What is required: Will you render the records, starting with the line containing "Usorteret AIO FACTORY" and ending with the line containing "Ремонт шкива токарного", as a Markdown table with the columns Row and Line, leaving out blank lines? Leave the pictures out of the table.

Input data:

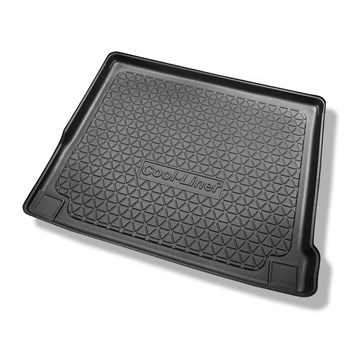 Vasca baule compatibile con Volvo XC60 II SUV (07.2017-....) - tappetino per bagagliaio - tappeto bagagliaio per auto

--

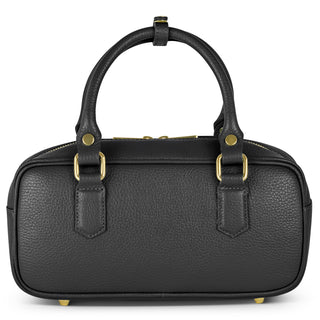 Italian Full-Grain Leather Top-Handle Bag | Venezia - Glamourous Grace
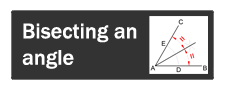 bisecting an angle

--

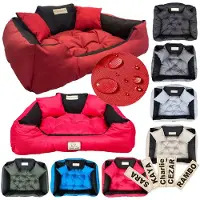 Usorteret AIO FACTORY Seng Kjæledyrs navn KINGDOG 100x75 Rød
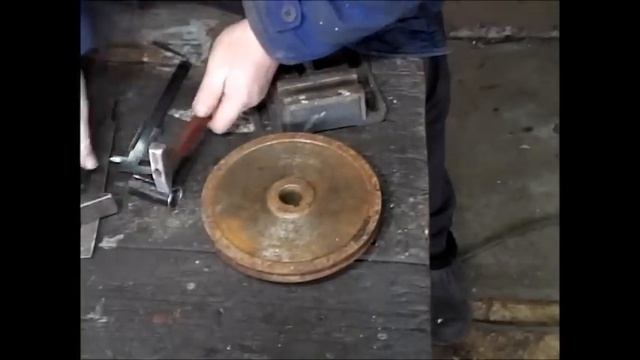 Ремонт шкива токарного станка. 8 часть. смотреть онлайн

Response to this task:
| Row | Line |
|---|---|
| 1 |  Usorteret AIO FACTORY Seng Kjæledyrs navn KINGDOG 100x75 Rød |
| 2 |  Ремонт шкива токарного станка. 8 часть. смотреть онлайн |